MIPO provides comparable fracture union with superior perioperative outcomes and reduced biological insult compared to conventional plating.
Dr. Mulayam Singh Yadav, Department of Orthopaedics, Government Medical College, Satna, Madhya Pradesh, India. E-mail: myadav.yadav33@gmail.com
Introduction: Minimally invasive plate osteosynthesis (MIPO) has been increasingly adopted as an alternative to conventional open reduction and internal fixation due to its potential to preserve soft-tissue integrity and enhance fracture healing. This study aimed to compare surgical outcomes and perioperative laboratory parameters between MIPO and conventional plating.

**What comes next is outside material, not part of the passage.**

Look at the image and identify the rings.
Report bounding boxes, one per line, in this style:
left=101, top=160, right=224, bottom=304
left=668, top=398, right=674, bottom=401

Materials and Methods: A prospective comparative study was conducted on 60 patients with long bone fractures, divided equally into MIPO (n = 30) and conventional plating (n = 30) groups. Intraoperative parameters, perioperative laboratory values (hemoglobin [Hb], total leukocyte count [TLC], C-reactive protein [CRP], and serum creatinine), and post-operative outcomes, including time to union and complications, were evaluated. Statistical analysis was performed using appropriate tests, with P < 0.05 considered significant.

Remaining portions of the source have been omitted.